The trooper climbed up atop the broken edge of the wall. I recognized him: Jerron, the smallest man in the unit, often teased as the runt of the litter. He glanced behind him, and made a slight pushing motion with both his hands. I realized that his hands were empty. He was unarmed, not even a pistol on him.
I was about to ask him why he had no gun when a quartet of Skorpis warriors rose beside him. They were all fully armed. They pointed their rifles at me.
“Surrender or be killed.”
The nearest bit of cover was the wall on which they stood. Otherwise I was totally unprotected, standing out on the bare beach in the noontime sun, wearing nothing but a ragged pair of shorts. Not even much of a shadow with me.
I surrendered.
“They came in the second night you were gone,” Jerron told me as the Skorpis warriors marched us across the beach toward their base. “Just popped up in the middle of the ruins, outta nowhere. We never had a chance.”

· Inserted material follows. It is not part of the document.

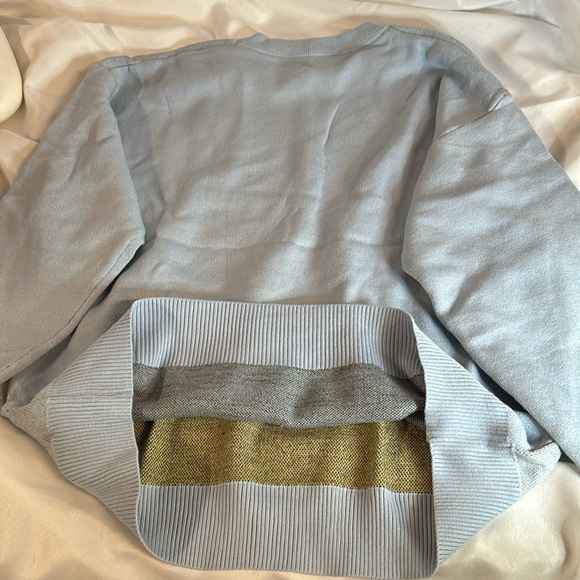 AELFRIC EDEN CUTE MURDER GOOSE PATTERN KNIT SWEATER. Size L. NWT - Picture 6 of 11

So the Skorpis had found that the underwater tunnels led into the heart of the ruined city, I realized. They knew we were there and they used the tunnels to take the troop by surprise.
“How bad were our casualties?” I asked.
“It all happened so fast we never had much of a chance to put up a fight. The guys on sentry duty caught it. Manfred, Klon, Wilma.”
Manfred. The sergeant I had forced to become a lieutenant. A real lieutenant would not have been on guard duty. Manfred’s old habits killed him. Then I remembered Frede’s warning me that it’s not smart for a soldier to make friends. Manfred was hardly a friend, but I felt his loss as if it were my own fault.
“How long have I been away?” I asked. “I’ve lost track of time.”
“Four days, sir. The Skorpis knocked us off the second night you were gone, and then they’ve been waiting for you to come back ever since.”
“So now they’ve got us all.”
“Sorry to be the judas goat, sir.” Jerron looked fairly miserable as we walked, struggling to keep pace with the giant Skorpis’s strides. They were quite willing to nudge us with their rifle butts if they felt we were lagging behind.
“You’ve done nothing to be ashamed of, soldier,” I said. “This whole mission was a disaster from the outset.”
They marched us through their perimeter emplacements and into an open compound in the middle of the base, sealed off by electric fences, guarded by a dozen heavily armed warriors, surrounded by all the Skorpis on the planet. They were intent on keeping us from escaping, I could see.
Lieutenant Frede hurried to me as soon as the warriors pushed little Jerron and me into the compound.
“Orion! Captain! Are you all right?” There was real concern in her eyes.
“I’m unhurt,” I said.
“From what we had heard, the Skorpis had fried you six ways from breakfast.”
“They exaggerated their marksmanship,” I said.
Lieutenant Quint pushed through the group that had gathered around us. “They claim you killed half a dozen of them,” he said, with something like admiration in his voice.
“I didn’t stop to count.”
Frede said, “I don’t know what they intend to do with us, but it won’t be pleasant.”
“How have they treated you so far?”
“Oh, okay, by their standards. We’re stuck in this compound. No shelter. When it rains we get wet. We sleep on the ground. They feed us once a day, toward sundown.”